### EXERCISE DETAILS
Reproduce the passage of the text on adapting European patent descriptions from "Legal Certainty as" to "embodiments, ambiguity results.", without altering a word.

A clear majority advocates answering Question 1 in the negative. While the number of submissions is not determinative, it illustrates the practical sensitivity of the issue within the profession. Many of these contributions focus on the absence of an explicit legal basis in the EPC, the one-directional wording of Article 84 EPC, and concerns regarding procedural economy, litigation risk, and the proliferation of auxiliary requests. In this view, potential inconsistencies should be addressed, if at all, through substantive validity analysis and claim interpretation rather than through a structural requirement of adaptation.

A smaller but institutionally weighty group supports an affirmative or qualified affirmative answer. The President of the European Patent Office argues that the internal coherence of the patent text follows from the combined effect of Articles 84 and 69 EPC, and that G 1/24 reinforces this systemic requirement. The Patentanwaltskammer likewise stresses structural consistency, limiting the obligation to cases of genuine technical contradiction. The Institute of Professional Representatives before the European Patent Office adopts a differentiated position, recognising that adaptation may be necessary where genuine lack of clarity arises, while cautioning against formalistic excess.

The divergence of views illustrates that the referral concerns more than a question of drafting practice. It ultimately raises a constitutional question within the EPC framework, namely whether interpretation alone can remedy internal inconsistency, or whether the European patent must meet a structural standard of coherence at the moment it is granted or maintained.

Legal Certainty as the Guiding Principle

In daily practice, clients and third parties rely on the published patent specification to assess risks and plan commercial activities. When the granted claims define one subject-matter, yet the description continues to discuss broader, unqualified embodiments, ambiguity results.

It becomes unclear whether such unclaimed embodiments are definitively excluded, possibly protected under the doctrine of equivalents, or merely editorial remnants. This uncertainty undermines the reliability of the patent as a legal title and increases the risk of costly litigation.

This concern is not theoretical. In proceedings before national courts and the Unified Patent Court (UPC), the description plays a vital role in claim interpretation. The Enlarged Board in G 1/24Decision of the Enlarged Board of Appeal G 1/24, OJ EPO 2025, A60 (“Interpretation of patent claims”). reaffirmed that the description and drawings must always be consulted when construing claims.

The Legal Basis for Adaptation

The obligation to adapt the description is embedded in the internal logic of the EPC. Several provisions, read together, make clear that the claims and description must form a consistent whole.

  1. Article 84 EPC provides that “_the claims shall define the matter for which protection is sought_” and “_shall be clear and concise and be supported by the description_.” The requirement of support establishes a substantive link between the claims and the technical teaching presented in the description. Where the description continues to present, as part of “_the invention_,” subject-matter that no longer falls within the amended claims, this link is disrupted. In such circumstances, the specification no longer presents a coherent account of the invention as claimed, and adaptation becomes necessary to restore conformity with Article 84 EPC.

### STORED DATA
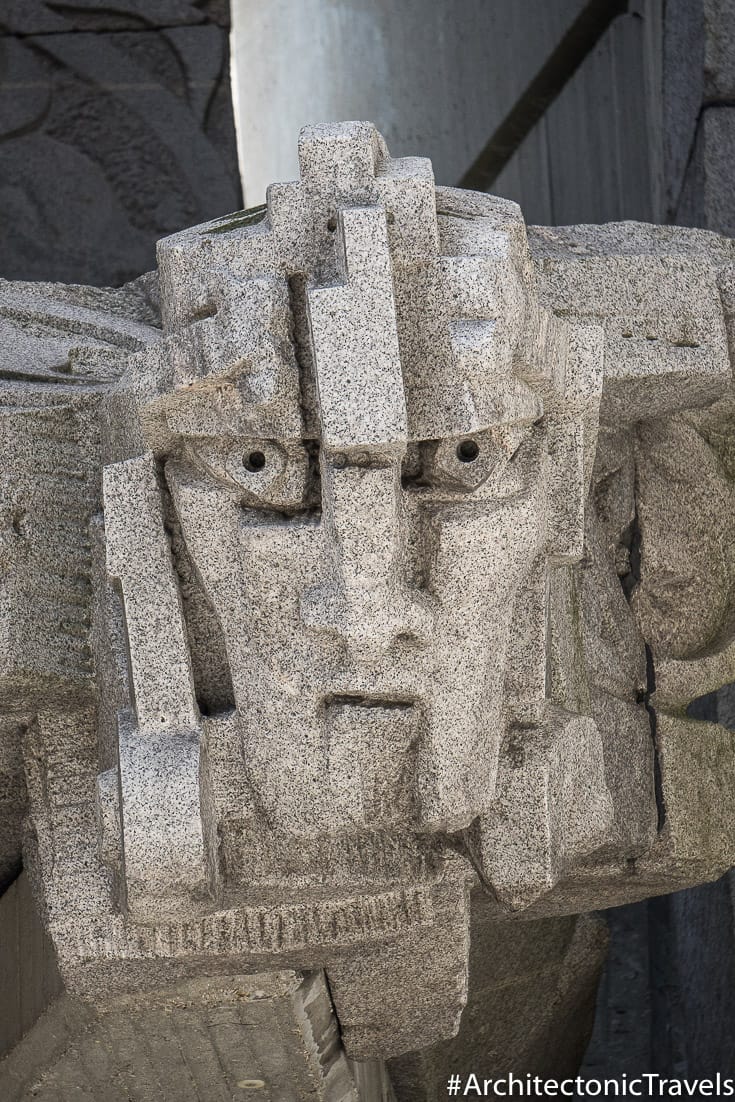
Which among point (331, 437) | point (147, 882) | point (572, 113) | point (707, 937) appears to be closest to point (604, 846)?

### RESULT FOR THIS EXERCISE
Legal Certainty as the Guiding Principle

In daily practice, clients and third parties rely on the published patent specification to assess risks and plan commercial activities. When the granted claims define one subject-matter, yet the description continues to discuss broader, unqualified embodiments, ambiguity results.